Repeat precisely the span of lines below that opens with the line containing "Skyd til måls - Aqua Target" and closes with the line containing "Grant Village Station, Yellowstone", both included.
[Records shown — start]
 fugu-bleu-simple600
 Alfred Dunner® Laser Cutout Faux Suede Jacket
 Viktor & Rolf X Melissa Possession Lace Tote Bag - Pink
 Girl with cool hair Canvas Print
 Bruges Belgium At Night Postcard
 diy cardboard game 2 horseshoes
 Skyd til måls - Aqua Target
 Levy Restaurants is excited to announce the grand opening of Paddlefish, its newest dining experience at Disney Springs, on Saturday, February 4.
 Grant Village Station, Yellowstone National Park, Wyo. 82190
[Records shown — finish]
[Records shown — start]
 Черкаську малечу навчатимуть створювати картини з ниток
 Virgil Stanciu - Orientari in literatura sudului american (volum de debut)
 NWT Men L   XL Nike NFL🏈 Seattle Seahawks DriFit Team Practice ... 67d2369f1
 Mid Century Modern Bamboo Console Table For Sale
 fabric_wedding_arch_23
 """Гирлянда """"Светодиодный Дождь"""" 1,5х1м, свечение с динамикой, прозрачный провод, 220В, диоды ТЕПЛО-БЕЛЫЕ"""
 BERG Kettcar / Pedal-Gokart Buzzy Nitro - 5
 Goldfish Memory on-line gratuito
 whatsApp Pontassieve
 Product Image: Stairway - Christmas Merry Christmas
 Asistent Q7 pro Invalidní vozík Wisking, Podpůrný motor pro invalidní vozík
[Records shown — finish]
Reply to the task:
 Skyd til måls - Aqua Target
 Levy Restaurants is excited to announce the grand opening of Paddlefish, its newest dining experience at Disney Springs, on Saturday, February 4.
 Grant Village Station, Yellowstone National Park, Wyo. 82190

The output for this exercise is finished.